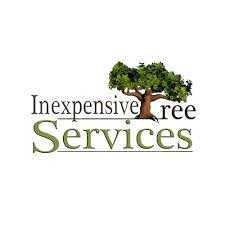 9 best glendale tree service professionals expertise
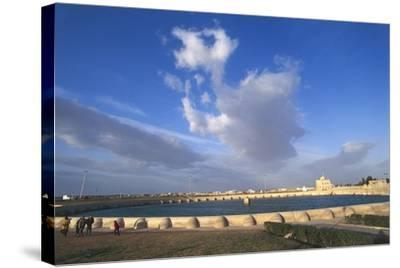 Tunisia, Kairouan, Aghlabid Basin--Stretched Canvas Print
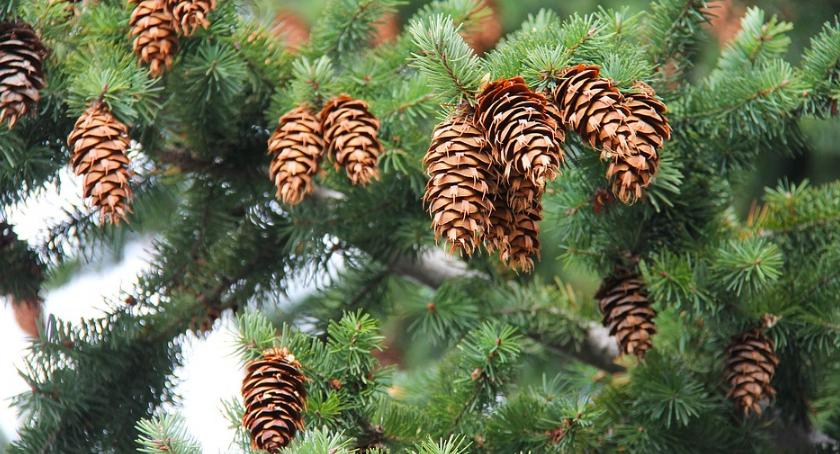 Co, gdzie, kiedy?, Potrzebny pilnie tysiąc szyszek! Akcent szykuje świąteczny wystrój! - zdjęcie, fotografia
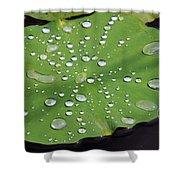 Lilypad Shower Curtain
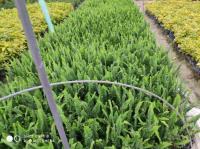 排骨草腎蕨漳州馬口永盛園藝直銷 可供400000袋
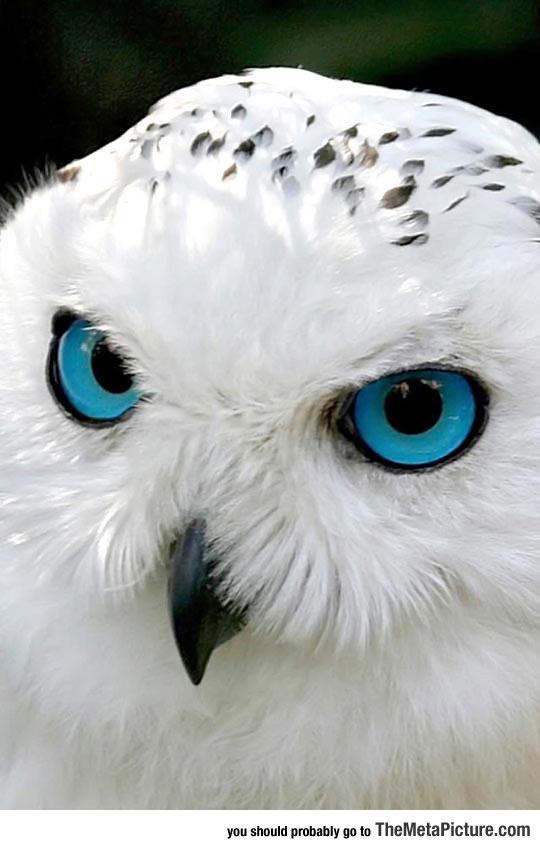 snow-owl-blue-eyes-beauty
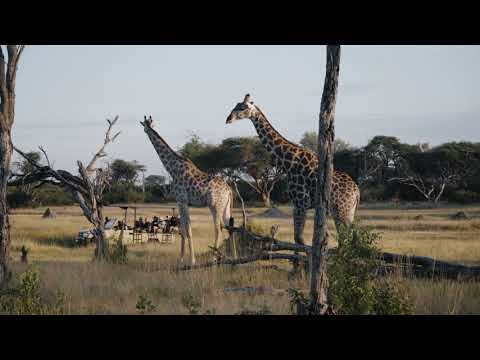 The Hide | Explore Our Camp | Hwange National Park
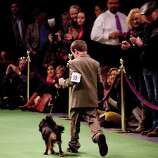NEW YORK - FEBRUARY 13:   Andrew Mueller, 10, competes with his Cavalier King Charles Spaniel 'Stella' in the Junior Showmanship Preliminaries at Westminster Kennel Club Dog Show on February 13, 2012 in New York City.  The Westminster Kennel Club Dog Show first held in 1877, is the second-longest continuously held sporting event in the U.S., second only to the Kentucky Derby.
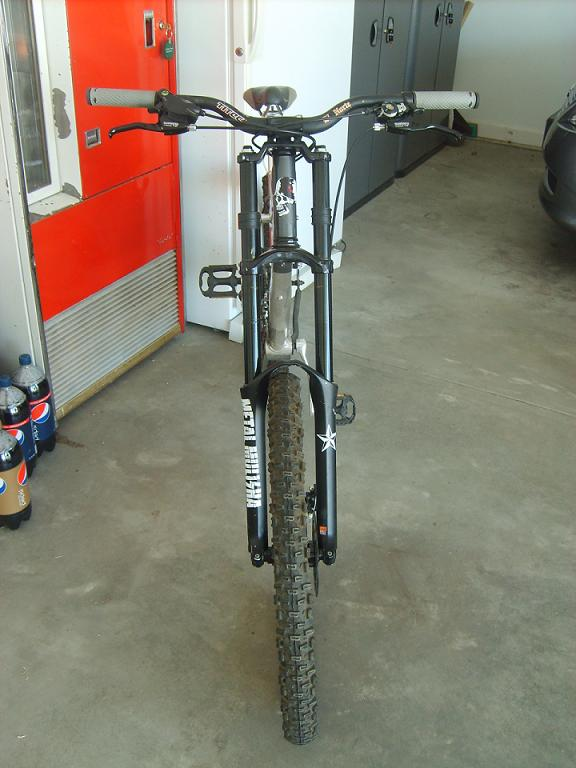 post your mongoose-sd532069.jpg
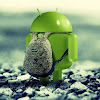 Android Pro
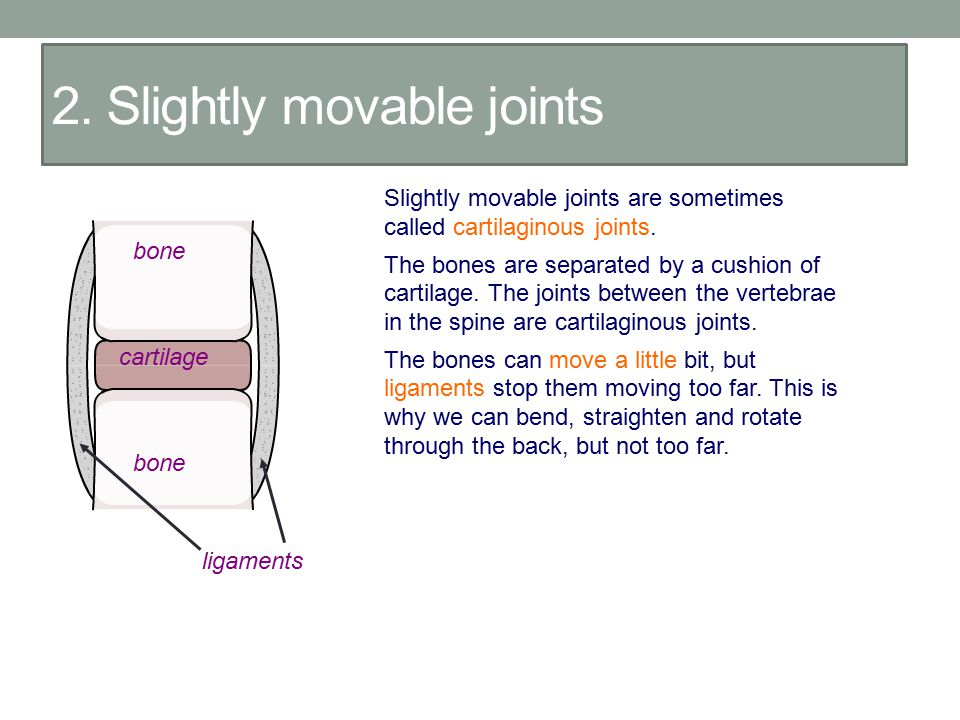 2. Slightly movable joints Slightly movable joints are sometimes called cartilaginous joints. The bones are separated by a cushion of cartilage. The j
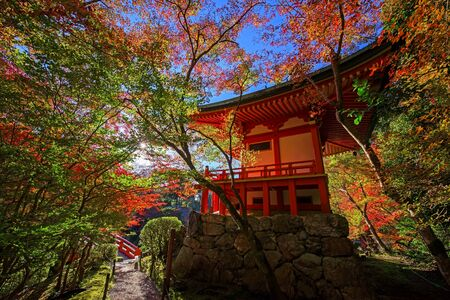 twentysomething: Colorful tree leaves around Daigoji temple at autumn against sunbeam in Kyoto, Japan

______

→ **DIRECTIONS**: For every line above, produce an exact transcription that omits the images.

→ **YOUR SOLUTION**:
 9 best glendale tree service professionals expertise
 Tunisia, Kairouan, Aghlabid Basin--Stretched Canvas Print
 Co, gdzie, kiedy?, Potrzebny pilnie tysiąc szyszek! Akcent szykuje świąteczny wystrój! - zdjęcie, fotografia
 Lilypad Shower Curtain
 排骨草腎蕨漳州馬口永盛園藝直銷 可供400000袋
 snow-owl-blue-eyes-beauty
 The Hide | Explore Our Camp | Hwange National Park
NEW YORK - FEBRUARY 13:   Andrew Mueller, 10, competes with his Cavalier King Charles Spaniel 'Stella' in the Junior Showmanship Preliminaries at Westminster Kennel Club Dog Show on February 13, 2012 in New York City.  The Westminster Kennel Club Dog Show first held in 1877, is the second-longest continuously held sporting event in the U.S., second only to the Kentucky Derby.
 post your mongoose-sd532069.jpg
 Android Pro
 2. Slightly movable joints Slightly movable joints are sometimes called cartilaginous joints. The bones are separated by a cushion of cartilage. The j
 twentysomething: Colorful tree leaves around Daigoji temple at autumn against sunbeam in Kyoto, Japan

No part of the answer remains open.